● Problem details:
Collect every line in the items below that contains the string "instances", with case counting.

━━━━━ Records ━━━━━

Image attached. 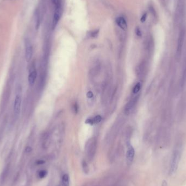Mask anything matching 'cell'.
I'll use <instances>...</instances> for the list:
<instances>
[{
    "label": "cell",
    "mask_w": 186,
    "mask_h": 186,
    "mask_svg": "<svg viewBox=\"0 0 186 186\" xmlns=\"http://www.w3.org/2000/svg\"><path fill=\"white\" fill-rule=\"evenodd\" d=\"M181 148L178 146L176 148L173 152L169 169V173L171 175L174 174L178 168L181 159Z\"/></svg>",
    "instance_id": "cell-1"
},
{
    "label": "cell",
    "mask_w": 186,
    "mask_h": 186,
    "mask_svg": "<svg viewBox=\"0 0 186 186\" xmlns=\"http://www.w3.org/2000/svg\"><path fill=\"white\" fill-rule=\"evenodd\" d=\"M97 149V140L96 139L90 140L88 144L86 146V154L88 159L92 160L94 156L96 154Z\"/></svg>",
    "instance_id": "cell-2"
},
{
    "label": "cell",
    "mask_w": 186,
    "mask_h": 186,
    "mask_svg": "<svg viewBox=\"0 0 186 186\" xmlns=\"http://www.w3.org/2000/svg\"><path fill=\"white\" fill-rule=\"evenodd\" d=\"M185 30L184 29H182L180 33L179 36L177 40V49H176V56L177 58H180L181 56L182 49L185 41Z\"/></svg>",
    "instance_id": "cell-3"
},
{
    "label": "cell",
    "mask_w": 186,
    "mask_h": 186,
    "mask_svg": "<svg viewBox=\"0 0 186 186\" xmlns=\"http://www.w3.org/2000/svg\"><path fill=\"white\" fill-rule=\"evenodd\" d=\"M55 10L53 15V28L54 29L56 26H57L58 22L60 20L61 16V12H62V9H61V4L60 1L58 0L57 3L55 5Z\"/></svg>",
    "instance_id": "cell-4"
},
{
    "label": "cell",
    "mask_w": 186,
    "mask_h": 186,
    "mask_svg": "<svg viewBox=\"0 0 186 186\" xmlns=\"http://www.w3.org/2000/svg\"><path fill=\"white\" fill-rule=\"evenodd\" d=\"M134 154L135 151L133 147L131 144L128 145L126 154V160L128 165H131L132 164L134 159Z\"/></svg>",
    "instance_id": "cell-5"
},
{
    "label": "cell",
    "mask_w": 186,
    "mask_h": 186,
    "mask_svg": "<svg viewBox=\"0 0 186 186\" xmlns=\"http://www.w3.org/2000/svg\"><path fill=\"white\" fill-rule=\"evenodd\" d=\"M25 57L26 61L30 62L33 55V47L32 46L31 42L26 40L25 42Z\"/></svg>",
    "instance_id": "cell-6"
},
{
    "label": "cell",
    "mask_w": 186,
    "mask_h": 186,
    "mask_svg": "<svg viewBox=\"0 0 186 186\" xmlns=\"http://www.w3.org/2000/svg\"><path fill=\"white\" fill-rule=\"evenodd\" d=\"M115 22L117 25V26L119 27L120 29L124 31H126L128 29V26L127 22L125 20V19L123 16H119L118 17L116 20Z\"/></svg>",
    "instance_id": "cell-7"
},
{
    "label": "cell",
    "mask_w": 186,
    "mask_h": 186,
    "mask_svg": "<svg viewBox=\"0 0 186 186\" xmlns=\"http://www.w3.org/2000/svg\"><path fill=\"white\" fill-rule=\"evenodd\" d=\"M138 99V96H136L134 98L132 99L131 101H129V102L127 103V104L126 105V107L125 108V112L126 113L129 114L131 113L132 109L133 108L135 103L137 102Z\"/></svg>",
    "instance_id": "cell-8"
},
{
    "label": "cell",
    "mask_w": 186,
    "mask_h": 186,
    "mask_svg": "<svg viewBox=\"0 0 186 186\" xmlns=\"http://www.w3.org/2000/svg\"><path fill=\"white\" fill-rule=\"evenodd\" d=\"M21 104V98L20 95H16L15 98L14 105V111L16 115H18L20 113Z\"/></svg>",
    "instance_id": "cell-9"
},
{
    "label": "cell",
    "mask_w": 186,
    "mask_h": 186,
    "mask_svg": "<svg viewBox=\"0 0 186 186\" xmlns=\"http://www.w3.org/2000/svg\"><path fill=\"white\" fill-rule=\"evenodd\" d=\"M36 76H37V72L36 70L32 71L30 73L28 76V83L31 86L34 84L36 80Z\"/></svg>",
    "instance_id": "cell-10"
},
{
    "label": "cell",
    "mask_w": 186,
    "mask_h": 186,
    "mask_svg": "<svg viewBox=\"0 0 186 186\" xmlns=\"http://www.w3.org/2000/svg\"><path fill=\"white\" fill-rule=\"evenodd\" d=\"M62 186H69L70 180H69V176L67 174H65L62 176Z\"/></svg>",
    "instance_id": "cell-11"
},
{
    "label": "cell",
    "mask_w": 186,
    "mask_h": 186,
    "mask_svg": "<svg viewBox=\"0 0 186 186\" xmlns=\"http://www.w3.org/2000/svg\"><path fill=\"white\" fill-rule=\"evenodd\" d=\"M82 165L83 170L84 173L86 174H88L89 170L88 163H87V162L86 160H83Z\"/></svg>",
    "instance_id": "cell-12"
},
{
    "label": "cell",
    "mask_w": 186,
    "mask_h": 186,
    "mask_svg": "<svg viewBox=\"0 0 186 186\" xmlns=\"http://www.w3.org/2000/svg\"><path fill=\"white\" fill-rule=\"evenodd\" d=\"M99 30H95L94 31H91L89 33V36L92 38H95L98 36Z\"/></svg>",
    "instance_id": "cell-13"
},
{
    "label": "cell",
    "mask_w": 186,
    "mask_h": 186,
    "mask_svg": "<svg viewBox=\"0 0 186 186\" xmlns=\"http://www.w3.org/2000/svg\"><path fill=\"white\" fill-rule=\"evenodd\" d=\"M141 88V84L140 83H137L133 88V92L134 94H137L140 92Z\"/></svg>",
    "instance_id": "cell-14"
},
{
    "label": "cell",
    "mask_w": 186,
    "mask_h": 186,
    "mask_svg": "<svg viewBox=\"0 0 186 186\" xmlns=\"http://www.w3.org/2000/svg\"><path fill=\"white\" fill-rule=\"evenodd\" d=\"M47 175V171L45 170H41L39 172L38 176L40 179H43Z\"/></svg>",
    "instance_id": "cell-15"
},
{
    "label": "cell",
    "mask_w": 186,
    "mask_h": 186,
    "mask_svg": "<svg viewBox=\"0 0 186 186\" xmlns=\"http://www.w3.org/2000/svg\"><path fill=\"white\" fill-rule=\"evenodd\" d=\"M93 122L94 124H96L100 123L102 120V117L100 115H97L95 117L93 118Z\"/></svg>",
    "instance_id": "cell-16"
},
{
    "label": "cell",
    "mask_w": 186,
    "mask_h": 186,
    "mask_svg": "<svg viewBox=\"0 0 186 186\" xmlns=\"http://www.w3.org/2000/svg\"><path fill=\"white\" fill-rule=\"evenodd\" d=\"M149 11H150L151 15L156 18V12L155 11L154 8L152 6H150V7H149Z\"/></svg>",
    "instance_id": "cell-17"
},
{
    "label": "cell",
    "mask_w": 186,
    "mask_h": 186,
    "mask_svg": "<svg viewBox=\"0 0 186 186\" xmlns=\"http://www.w3.org/2000/svg\"><path fill=\"white\" fill-rule=\"evenodd\" d=\"M135 34H136L137 36H142V31L140 30V27H136V28H135Z\"/></svg>",
    "instance_id": "cell-18"
},
{
    "label": "cell",
    "mask_w": 186,
    "mask_h": 186,
    "mask_svg": "<svg viewBox=\"0 0 186 186\" xmlns=\"http://www.w3.org/2000/svg\"><path fill=\"white\" fill-rule=\"evenodd\" d=\"M147 16H148V14H147L146 13H144L142 16L141 18H140V21L142 22H143V23L146 20V19H147Z\"/></svg>",
    "instance_id": "cell-19"
},
{
    "label": "cell",
    "mask_w": 186,
    "mask_h": 186,
    "mask_svg": "<svg viewBox=\"0 0 186 186\" xmlns=\"http://www.w3.org/2000/svg\"><path fill=\"white\" fill-rule=\"evenodd\" d=\"M73 111L75 113H77L78 111V106L77 103H75L73 106Z\"/></svg>",
    "instance_id": "cell-20"
},
{
    "label": "cell",
    "mask_w": 186,
    "mask_h": 186,
    "mask_svg": "<svg viewBox=\"0 0 186 186\" xmlns=\"http://www.w3.org/2000/svg\"><path fill=\"white\" fill-rule=\"evenodd\" d=\"M93 96H94L93 93L90 91L88 92L87 94V96L88 97V98H93Z\"/></svg>",
    "instance_id": "cell-21"
},
{
    "label": "cell",
    "mask_w": 186,
    "mask_h": 186,
    "mask_svg": "<svg viewBox=\"0 0 186 186\" xmlns=\"http://www.w3.org/2000/svg\"><path fill=\"white\" fill-rule=\"evenodd\" d=\"M45 163V162L44 160H38L36 162V164L38 165H42V164H44Z\"/></svg>",
    "instance_id": "cell-22"
},
{
    "label": "cell",
    "mask_w": 186,
    "mask_h": 186,
    "mask_svg": "<svg viewBox=\"0 0 186 186\" xmlns=\"http://www.w3.org/2000/svg\"><path fill=\"white\" fill-rule=\"evenodd\" d=\"M86 123L87 124H90V125H93L94 122H93V119H88L86 121Z\"/></svg>",
    "instance_id": "cell-23"
},
{
    "label": "cell",
    "mask_w": 186,
    "mask_h": 186,
    "mask_svg": "<svg viewBox=\"0 0 186 186\" xmlns=\"http://www.w3.org/2000/svg\"><path fill=\"white\" fill-rule=\"evenodd\" d=\"M26 152H30L32 151V149L31 147H27L25 149Z\"/></svg>",
    "instance_id": "cell-24"
},
{
    "label": "cell",
    "mask_w": 186,
    "mask_h": 186,
    "mask_svg": "<svg viewBox=\"0 0 186 186\" xmlns=\"http://www.w3.org/2000/svg\"><path fill=\"white\" fill-rule=\"evenodd\" d=\"M58 1V0H52V3H53V4L56 5V4L57 3Z\"/></svg>",
    "instance_id": "cell-25"
},
{
    "label": "cell",
    "mask_w": 186,
    "mask_h": 186,
    "mask_svg": "<svg viewBox=\"0 0 186 186\" xmlns=\"http://www.w3.org/2000/svg\"></svg>",
    "instance_id": "cell-26"
}]
</instances>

━━━━━

● Result of the task:
I'll use <instances>...</instances> for the list:
<instances>
</instances>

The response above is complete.